((
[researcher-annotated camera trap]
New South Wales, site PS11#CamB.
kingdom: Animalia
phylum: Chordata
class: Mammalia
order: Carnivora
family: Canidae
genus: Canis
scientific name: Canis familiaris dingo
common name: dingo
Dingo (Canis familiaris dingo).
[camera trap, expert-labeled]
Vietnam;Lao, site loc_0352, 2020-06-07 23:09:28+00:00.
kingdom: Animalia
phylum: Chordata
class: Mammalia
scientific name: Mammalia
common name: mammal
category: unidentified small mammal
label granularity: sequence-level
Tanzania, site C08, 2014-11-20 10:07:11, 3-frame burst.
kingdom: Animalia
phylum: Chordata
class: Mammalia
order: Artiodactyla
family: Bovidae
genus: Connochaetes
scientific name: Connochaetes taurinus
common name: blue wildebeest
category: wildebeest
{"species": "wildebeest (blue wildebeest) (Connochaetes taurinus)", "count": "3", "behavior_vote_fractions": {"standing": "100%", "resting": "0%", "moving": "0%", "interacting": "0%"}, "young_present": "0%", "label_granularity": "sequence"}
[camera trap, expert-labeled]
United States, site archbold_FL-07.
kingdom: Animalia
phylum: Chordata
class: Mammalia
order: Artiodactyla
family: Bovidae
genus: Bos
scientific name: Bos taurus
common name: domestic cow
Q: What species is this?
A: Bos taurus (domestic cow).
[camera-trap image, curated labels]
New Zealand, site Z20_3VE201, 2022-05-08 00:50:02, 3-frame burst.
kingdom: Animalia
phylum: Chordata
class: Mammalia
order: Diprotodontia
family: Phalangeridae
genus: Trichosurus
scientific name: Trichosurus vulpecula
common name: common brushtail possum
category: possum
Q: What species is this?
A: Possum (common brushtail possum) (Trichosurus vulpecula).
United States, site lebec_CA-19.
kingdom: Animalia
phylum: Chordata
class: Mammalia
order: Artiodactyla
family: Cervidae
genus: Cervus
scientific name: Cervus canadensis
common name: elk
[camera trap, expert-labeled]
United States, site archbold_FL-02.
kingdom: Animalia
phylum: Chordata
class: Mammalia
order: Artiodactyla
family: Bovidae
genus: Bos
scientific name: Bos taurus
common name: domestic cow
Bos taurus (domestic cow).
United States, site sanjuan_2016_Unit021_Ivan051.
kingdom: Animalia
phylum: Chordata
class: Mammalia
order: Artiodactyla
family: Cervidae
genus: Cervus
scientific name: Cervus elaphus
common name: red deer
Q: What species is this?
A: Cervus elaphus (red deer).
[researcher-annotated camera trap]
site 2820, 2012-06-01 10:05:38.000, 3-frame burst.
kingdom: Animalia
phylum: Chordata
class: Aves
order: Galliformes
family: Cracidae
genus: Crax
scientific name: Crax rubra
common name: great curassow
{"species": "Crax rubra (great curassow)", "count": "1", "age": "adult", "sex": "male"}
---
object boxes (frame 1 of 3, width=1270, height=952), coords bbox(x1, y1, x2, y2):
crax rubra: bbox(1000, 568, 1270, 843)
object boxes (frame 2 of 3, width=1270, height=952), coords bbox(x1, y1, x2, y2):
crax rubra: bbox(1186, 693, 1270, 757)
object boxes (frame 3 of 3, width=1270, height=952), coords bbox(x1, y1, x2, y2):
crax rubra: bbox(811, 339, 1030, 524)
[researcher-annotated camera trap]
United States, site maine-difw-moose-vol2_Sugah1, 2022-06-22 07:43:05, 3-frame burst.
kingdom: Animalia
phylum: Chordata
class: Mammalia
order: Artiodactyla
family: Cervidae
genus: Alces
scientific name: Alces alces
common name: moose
))
__WHAT TO DO__: List all lines from the entries that include the word "scientific".

__SOLUTION TO THIS TASK__:
scientific name: Canis familiaris dingo
scientific name: Mammalia
scientific name: Connochaetes taurinus
scientific name: Bos taurus
scientific name: Trichosurus vulpecula
scientific name: Cervus canadensis
scientific name: Bos taurus
scientific name: Cervus elaphus
scientific name: Crax rubra
scientific name: Alces alces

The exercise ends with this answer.